__QUÉ DEBES HACER__:
Según el texto sobre el orgullo, ¿de qué es lenguaje la dignidad?

El orgullo hace vivir en un clima permanente de quejas debido a un ego exagerado

"Si eres orgulloso conviene que ames la soledad; los orgullosos siempre se quedan solos", escribió Amado Nervo. El orgullo es un gran generador de conflictos. El soberbio se cree superior a los demás, incapacitado para reconocer y enmendar sus propios errores. El orgullo no permite adoptar una actitud abierta, flexible y receptiva para poder aprender lo que todavía no se sabe. Hace vivir en un clima permanente de quejas debido a un ego exagerado; quejas dirigidas a las personas, a las situaciones, al país.

Estas personas suelen ser muy intolerantes ideológicamente, aferrándose a una postura única y no permitiendo ningún aporte ajeno. Muestran una gran resistencia a pedir perdón y al cambio personal porque piensan que todo lo hacen bien. Presentan un endurecimiento emocional, una distancia emotiva, características que bloquean casi todas las relaciones interpersonales.

Si el orgullo termina destruyéndonos, el orgullo es ridículo. Es la pelea más idiota en una relación. No solo porque dos personas se ignoren, aunque estén muriendo de ganas por hablarse, sino porque ese lapso de tiempo aleja, condena, mata. Aunque en ocasiones hay quien considera que ser "orgulloso" es algo positivo, en realidad no deja de ser un defecto de carácter, por el cual aquel que lo padece tiene un concepto sobre sí mismo superlativamente vanidoso. Es el enemigo más adverso y la barrera más difícil.

En verdad la línea entre el orgullo y la dignidad es muy difusa. Debemos cuidar las fronteras, reconocer nuestras vulnerabilidades y evitar que el orgullo nocivo asuma el control. La dignidad es el lenguaje de la sana autoestima, nunca del orgullo. Éste se puede olvidar, la dignidad no se pierde por nada ni por nadie. El orgullo suele ser un obstáculo que impide mostrarse tal y cómo es cada uno. La interacción y comunicación se vuelve fría y distante y es la mejor constatación de que algo no funciona bien.

__DATOS PROPORCIONADOS__:
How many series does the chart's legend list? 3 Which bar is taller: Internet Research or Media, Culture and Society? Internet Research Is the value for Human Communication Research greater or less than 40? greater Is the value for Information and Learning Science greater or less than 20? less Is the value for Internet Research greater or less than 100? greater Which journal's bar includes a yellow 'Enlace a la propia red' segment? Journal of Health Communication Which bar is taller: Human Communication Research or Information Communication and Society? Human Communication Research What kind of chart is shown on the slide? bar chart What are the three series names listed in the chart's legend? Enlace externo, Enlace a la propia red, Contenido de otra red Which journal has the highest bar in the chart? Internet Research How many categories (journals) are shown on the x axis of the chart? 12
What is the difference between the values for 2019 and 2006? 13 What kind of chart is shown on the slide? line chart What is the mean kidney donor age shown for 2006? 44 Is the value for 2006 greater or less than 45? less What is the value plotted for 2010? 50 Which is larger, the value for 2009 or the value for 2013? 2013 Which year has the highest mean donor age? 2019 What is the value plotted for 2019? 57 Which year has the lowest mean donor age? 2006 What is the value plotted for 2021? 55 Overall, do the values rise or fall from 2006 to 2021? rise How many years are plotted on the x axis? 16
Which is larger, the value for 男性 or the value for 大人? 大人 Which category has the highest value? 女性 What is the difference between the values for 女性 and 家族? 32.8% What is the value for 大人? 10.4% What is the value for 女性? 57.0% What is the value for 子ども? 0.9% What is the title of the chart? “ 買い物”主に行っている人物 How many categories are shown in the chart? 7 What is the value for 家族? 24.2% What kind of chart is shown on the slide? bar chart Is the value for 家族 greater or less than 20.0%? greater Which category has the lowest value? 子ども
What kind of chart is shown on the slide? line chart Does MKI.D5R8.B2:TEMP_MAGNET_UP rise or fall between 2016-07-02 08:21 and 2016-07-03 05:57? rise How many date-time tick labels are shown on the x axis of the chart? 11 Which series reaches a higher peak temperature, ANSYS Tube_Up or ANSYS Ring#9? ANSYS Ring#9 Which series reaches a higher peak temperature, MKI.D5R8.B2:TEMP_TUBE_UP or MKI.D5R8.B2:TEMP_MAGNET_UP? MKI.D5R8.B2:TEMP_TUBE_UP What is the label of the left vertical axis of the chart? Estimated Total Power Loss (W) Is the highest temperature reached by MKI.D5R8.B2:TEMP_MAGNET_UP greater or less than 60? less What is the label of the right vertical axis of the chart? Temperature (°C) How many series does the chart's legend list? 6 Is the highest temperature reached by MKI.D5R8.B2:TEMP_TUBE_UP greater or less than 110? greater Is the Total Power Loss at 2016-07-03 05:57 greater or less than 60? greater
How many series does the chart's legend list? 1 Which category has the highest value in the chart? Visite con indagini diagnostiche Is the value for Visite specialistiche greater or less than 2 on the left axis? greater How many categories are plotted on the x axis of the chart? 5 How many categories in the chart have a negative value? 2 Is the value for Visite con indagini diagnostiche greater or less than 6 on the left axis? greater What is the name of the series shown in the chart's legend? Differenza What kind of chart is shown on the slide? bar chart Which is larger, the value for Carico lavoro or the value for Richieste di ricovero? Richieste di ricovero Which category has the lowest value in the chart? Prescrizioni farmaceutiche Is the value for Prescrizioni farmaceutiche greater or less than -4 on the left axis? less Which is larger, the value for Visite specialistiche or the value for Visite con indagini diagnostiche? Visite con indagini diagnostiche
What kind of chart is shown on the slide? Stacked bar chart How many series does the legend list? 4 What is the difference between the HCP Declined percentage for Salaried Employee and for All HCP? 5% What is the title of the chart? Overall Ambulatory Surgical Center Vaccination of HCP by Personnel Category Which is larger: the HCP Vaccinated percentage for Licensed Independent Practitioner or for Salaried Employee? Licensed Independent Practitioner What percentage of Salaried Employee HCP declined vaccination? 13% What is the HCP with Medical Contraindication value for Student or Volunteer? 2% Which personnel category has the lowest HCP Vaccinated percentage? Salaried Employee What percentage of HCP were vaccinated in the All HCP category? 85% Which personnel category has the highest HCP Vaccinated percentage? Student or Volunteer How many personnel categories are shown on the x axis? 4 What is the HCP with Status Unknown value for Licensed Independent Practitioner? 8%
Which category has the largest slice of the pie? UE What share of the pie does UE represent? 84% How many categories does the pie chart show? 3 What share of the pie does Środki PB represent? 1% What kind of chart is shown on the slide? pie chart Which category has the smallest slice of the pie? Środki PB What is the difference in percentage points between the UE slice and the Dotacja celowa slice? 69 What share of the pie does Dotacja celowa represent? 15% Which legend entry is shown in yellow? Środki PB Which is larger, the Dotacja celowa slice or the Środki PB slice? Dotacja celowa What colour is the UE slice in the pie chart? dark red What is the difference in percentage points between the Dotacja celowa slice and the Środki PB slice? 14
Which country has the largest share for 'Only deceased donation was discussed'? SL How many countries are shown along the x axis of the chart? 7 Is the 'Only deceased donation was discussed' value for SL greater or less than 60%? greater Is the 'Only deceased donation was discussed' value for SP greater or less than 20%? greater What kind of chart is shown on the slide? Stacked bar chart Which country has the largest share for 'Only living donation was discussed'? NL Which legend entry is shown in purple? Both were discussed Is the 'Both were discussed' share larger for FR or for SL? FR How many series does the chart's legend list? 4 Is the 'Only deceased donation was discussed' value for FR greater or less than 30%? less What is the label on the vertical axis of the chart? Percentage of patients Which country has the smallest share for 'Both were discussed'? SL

__ESPACIO DE RESPUESTA__:
De la sana autoestima.